Parce que j’ai, décidément, plus de chance qu’il n’y paraît au demeurant, j’en suis à ma troisième expérience de violente et salvatrice intensité en quelques semaines. Et elles ont toutes les trois un curieux dénominateur commun.

L’avantage, dans ces temps modernes et fort équipés que nous vivons aujourd’hui, quand soupçonne un coup de coeur pour quelque chose, dans quelque domaine que ce soit, c’est qu’il est souvent assez rapide et aisé de mettre la main sur tout l’univers de la “chose” en question. Hadopi me pardonnera ma mentalité, mais je trouve que cette sorte de porte ouverte et totalement libre donne accès à des merveilles dont je n’aurais pu, ou su, découvrir les trésors. Le piratage a peut être demonté l’industrie de la musique, mais il a aussi permis de rendre la culture soudainement à portée.

Quand j’ai compris qu’avec Benedict il était en train de se passer un tout petit peu plus qu’une simple histoire Sherlockienne,  mon reflexe premier a été de m’aventurer, à grands coups du grand méchant torrent,  dans sa filmographie déjà tout à fait impressionnante, et pourtant en constante augmentation, approfondissement, et lumière. Comme une petite fourmis, j’ai cherché, acquis, rangé, et archivé pour visionnage prochain. J’aurais rushé les choses il y a encore quelques mois, mais aujourd’hui, et parce que j’ai compris plus que je n’ai soupçonné la relation qui se noue entre lui et moi, je prends les choses étapes par étapes, en me laissant le temps de laisser les performances du bel anglais faire pleinement effet sur moi.

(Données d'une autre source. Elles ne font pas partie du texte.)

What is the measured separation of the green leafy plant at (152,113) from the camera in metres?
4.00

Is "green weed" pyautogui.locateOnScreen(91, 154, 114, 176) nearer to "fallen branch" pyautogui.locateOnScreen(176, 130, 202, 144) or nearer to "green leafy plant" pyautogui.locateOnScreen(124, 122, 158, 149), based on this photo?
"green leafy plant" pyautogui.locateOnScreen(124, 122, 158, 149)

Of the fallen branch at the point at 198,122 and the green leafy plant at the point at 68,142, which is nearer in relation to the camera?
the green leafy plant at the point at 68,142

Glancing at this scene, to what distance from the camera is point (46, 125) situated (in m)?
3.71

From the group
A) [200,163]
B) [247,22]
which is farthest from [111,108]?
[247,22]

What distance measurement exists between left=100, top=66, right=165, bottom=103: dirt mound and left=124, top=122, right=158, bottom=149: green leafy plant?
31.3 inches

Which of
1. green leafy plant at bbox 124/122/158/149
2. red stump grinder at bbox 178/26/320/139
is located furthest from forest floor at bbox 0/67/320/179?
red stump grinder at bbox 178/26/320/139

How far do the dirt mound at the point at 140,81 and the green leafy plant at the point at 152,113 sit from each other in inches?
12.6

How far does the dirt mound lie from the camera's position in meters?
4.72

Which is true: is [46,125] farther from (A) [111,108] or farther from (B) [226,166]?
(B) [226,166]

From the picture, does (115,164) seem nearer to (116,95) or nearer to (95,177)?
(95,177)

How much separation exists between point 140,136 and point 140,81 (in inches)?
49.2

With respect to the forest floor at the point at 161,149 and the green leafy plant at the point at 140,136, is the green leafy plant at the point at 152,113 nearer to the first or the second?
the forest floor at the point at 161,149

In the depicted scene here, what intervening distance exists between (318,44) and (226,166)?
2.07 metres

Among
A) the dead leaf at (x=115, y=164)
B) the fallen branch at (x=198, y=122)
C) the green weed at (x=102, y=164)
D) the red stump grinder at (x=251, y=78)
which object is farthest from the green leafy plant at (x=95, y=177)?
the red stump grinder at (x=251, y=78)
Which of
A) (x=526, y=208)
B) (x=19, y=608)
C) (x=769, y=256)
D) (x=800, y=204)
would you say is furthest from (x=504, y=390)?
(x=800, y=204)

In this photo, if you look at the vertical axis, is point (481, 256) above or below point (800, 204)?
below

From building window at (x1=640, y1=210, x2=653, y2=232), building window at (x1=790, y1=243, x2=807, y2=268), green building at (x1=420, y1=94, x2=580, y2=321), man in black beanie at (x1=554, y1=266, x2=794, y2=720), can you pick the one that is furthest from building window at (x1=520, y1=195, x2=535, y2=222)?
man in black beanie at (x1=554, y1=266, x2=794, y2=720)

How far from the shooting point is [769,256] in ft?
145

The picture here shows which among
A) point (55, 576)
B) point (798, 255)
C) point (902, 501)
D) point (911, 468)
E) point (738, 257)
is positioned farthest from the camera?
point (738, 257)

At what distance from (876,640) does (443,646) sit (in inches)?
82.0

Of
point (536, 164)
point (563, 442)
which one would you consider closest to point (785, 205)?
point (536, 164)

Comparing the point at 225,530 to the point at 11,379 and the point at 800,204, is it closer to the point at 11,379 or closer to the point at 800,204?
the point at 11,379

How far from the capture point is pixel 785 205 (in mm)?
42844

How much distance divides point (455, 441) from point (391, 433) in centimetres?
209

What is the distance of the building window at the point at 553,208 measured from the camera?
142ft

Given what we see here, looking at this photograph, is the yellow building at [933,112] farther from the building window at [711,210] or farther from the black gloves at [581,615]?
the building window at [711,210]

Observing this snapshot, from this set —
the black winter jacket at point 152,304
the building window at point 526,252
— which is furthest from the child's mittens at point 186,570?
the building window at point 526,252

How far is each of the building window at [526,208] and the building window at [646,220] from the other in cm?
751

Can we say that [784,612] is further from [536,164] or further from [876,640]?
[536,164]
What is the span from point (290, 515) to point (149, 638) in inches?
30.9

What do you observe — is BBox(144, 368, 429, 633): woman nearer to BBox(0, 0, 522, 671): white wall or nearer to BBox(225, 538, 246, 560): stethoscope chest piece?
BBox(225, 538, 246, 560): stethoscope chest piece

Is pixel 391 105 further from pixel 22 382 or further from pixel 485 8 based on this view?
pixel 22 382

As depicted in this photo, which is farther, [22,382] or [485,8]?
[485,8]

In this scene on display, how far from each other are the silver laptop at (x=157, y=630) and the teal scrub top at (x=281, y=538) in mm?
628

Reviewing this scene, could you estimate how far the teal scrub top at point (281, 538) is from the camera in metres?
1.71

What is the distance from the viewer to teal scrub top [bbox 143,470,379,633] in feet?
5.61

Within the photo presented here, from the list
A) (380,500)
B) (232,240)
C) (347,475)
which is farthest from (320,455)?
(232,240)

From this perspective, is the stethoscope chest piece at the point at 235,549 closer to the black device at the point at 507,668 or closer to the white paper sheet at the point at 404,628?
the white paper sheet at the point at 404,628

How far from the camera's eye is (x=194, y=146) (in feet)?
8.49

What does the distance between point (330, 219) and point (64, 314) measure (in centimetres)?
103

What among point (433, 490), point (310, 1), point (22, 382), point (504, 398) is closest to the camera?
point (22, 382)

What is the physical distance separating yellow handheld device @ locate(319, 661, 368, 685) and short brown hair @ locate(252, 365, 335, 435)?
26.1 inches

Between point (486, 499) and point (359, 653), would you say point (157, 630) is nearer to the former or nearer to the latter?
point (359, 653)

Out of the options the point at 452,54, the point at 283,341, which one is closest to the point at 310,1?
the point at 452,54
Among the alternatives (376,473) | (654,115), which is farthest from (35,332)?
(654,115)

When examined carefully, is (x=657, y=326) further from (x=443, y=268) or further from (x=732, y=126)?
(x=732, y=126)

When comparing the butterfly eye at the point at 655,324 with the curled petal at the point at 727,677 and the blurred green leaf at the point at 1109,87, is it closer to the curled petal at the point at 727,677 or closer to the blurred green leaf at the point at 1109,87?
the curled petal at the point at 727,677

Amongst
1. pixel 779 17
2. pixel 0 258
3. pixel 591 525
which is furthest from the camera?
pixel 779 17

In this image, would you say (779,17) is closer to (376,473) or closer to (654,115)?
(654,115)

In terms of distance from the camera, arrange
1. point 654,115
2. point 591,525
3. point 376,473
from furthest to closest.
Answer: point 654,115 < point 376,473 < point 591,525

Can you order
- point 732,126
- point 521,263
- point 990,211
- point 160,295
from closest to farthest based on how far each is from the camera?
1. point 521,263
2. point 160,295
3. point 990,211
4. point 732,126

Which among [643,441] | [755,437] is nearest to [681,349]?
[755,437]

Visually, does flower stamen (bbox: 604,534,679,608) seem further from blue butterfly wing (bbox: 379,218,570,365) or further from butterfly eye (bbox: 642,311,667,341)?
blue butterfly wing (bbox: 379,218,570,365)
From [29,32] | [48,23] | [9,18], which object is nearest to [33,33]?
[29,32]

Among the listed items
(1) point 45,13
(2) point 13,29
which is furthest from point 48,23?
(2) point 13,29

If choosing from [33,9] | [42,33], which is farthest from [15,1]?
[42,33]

Sherlock n’a pas eu besoin de longtemps pour totalement retourner mon univers, et me faire devenir une Sherlockian chevronnée. J’en connais les épisodes sur le bout des doigts, c’est devenu ma zone de comfort. Quand ça ne va pas, c’est ce que je vais chercher, parce qu’il y a quelque chose de rassurant dans cet univers qui me plait tant et qui est inondé de gens tous tellement talentueux. C’est la maison. L’évocation de la suite cette année me rend folle de bonheur, au point même que je ne souhaite pas y penser trop souvent au risque de péter un plomb tellement j’en ai envie. Penser à la seule diffusion du premier épisode semble être l’Everest.

Parade’s End fut un cri du coeur. Jamais je n’avais vu quelqu’un interpréter avec une telle force le déchirement et le malheur. C’est vraiment ce qui m’a poussée à comprendre que, peut être, seulement peut être, Benedict Cumberbatch ne faisait pas partie de la classe des standards, mais de celle tellement plus rare et plus précieuse des majestueux. En le voyant donner vie à ce personnage magnifique, et le faire avec tant de force, de classe, et manquer de briser mon misérable coeur tant de fois, j’ai compris que cette route que je prenais allait forcément m’emmener bien plus loin que je n’aurais conscience d’aller.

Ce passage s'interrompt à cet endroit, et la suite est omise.